Consegna: Puoi riscrivere le righe dalla riga che contiene "At what distance" fino all'ultima compresa, sostituendo "observing position" con "viewing position" e lasciando invariato tutto il resto?

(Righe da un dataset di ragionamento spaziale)

******************************

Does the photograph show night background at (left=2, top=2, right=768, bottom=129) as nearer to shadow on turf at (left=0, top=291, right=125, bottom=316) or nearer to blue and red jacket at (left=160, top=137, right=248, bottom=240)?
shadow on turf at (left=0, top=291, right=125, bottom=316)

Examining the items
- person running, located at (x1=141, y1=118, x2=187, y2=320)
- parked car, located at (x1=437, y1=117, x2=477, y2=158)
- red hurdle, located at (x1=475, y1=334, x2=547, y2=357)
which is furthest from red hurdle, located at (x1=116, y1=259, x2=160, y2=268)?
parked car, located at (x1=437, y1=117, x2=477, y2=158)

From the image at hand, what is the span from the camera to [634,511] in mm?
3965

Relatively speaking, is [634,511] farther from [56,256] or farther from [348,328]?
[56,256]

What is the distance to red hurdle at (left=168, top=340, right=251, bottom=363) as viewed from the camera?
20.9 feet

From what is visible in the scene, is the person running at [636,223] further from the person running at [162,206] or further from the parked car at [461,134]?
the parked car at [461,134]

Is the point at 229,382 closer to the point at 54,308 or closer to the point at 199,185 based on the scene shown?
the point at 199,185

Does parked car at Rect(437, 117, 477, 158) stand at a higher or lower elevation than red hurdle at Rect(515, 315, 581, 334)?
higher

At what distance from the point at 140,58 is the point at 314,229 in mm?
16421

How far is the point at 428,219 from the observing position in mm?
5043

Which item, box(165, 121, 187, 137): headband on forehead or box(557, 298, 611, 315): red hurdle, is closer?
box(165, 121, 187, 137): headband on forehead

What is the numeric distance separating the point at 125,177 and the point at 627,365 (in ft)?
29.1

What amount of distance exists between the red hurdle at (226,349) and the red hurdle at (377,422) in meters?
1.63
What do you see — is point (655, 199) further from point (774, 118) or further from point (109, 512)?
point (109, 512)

******************************

Soluzione dell'esercizio:
At what distance from the point at 140,58 is the point at 314,229 in mm?
16421

How far is the point at 428,219 from the viewing position in mm?
5043

Which item, box(165, 121, 187, 137): headband on forehead or box(557, 298, 611, 315): red hurdle, is closer?
box(165, 121, 187, 137): headband on forehead

What is the numeric distance separating the point at 125,177 and the point at 627,365 (in ft)?
29.1

What amount of distance exists between the red hurdle at (226,349) and the red hurdle at (377,422) in meters?
1.63
What do you see — is point (655, 199) further from point (774, 118) or further from point (109, 512)?
point (109, 512)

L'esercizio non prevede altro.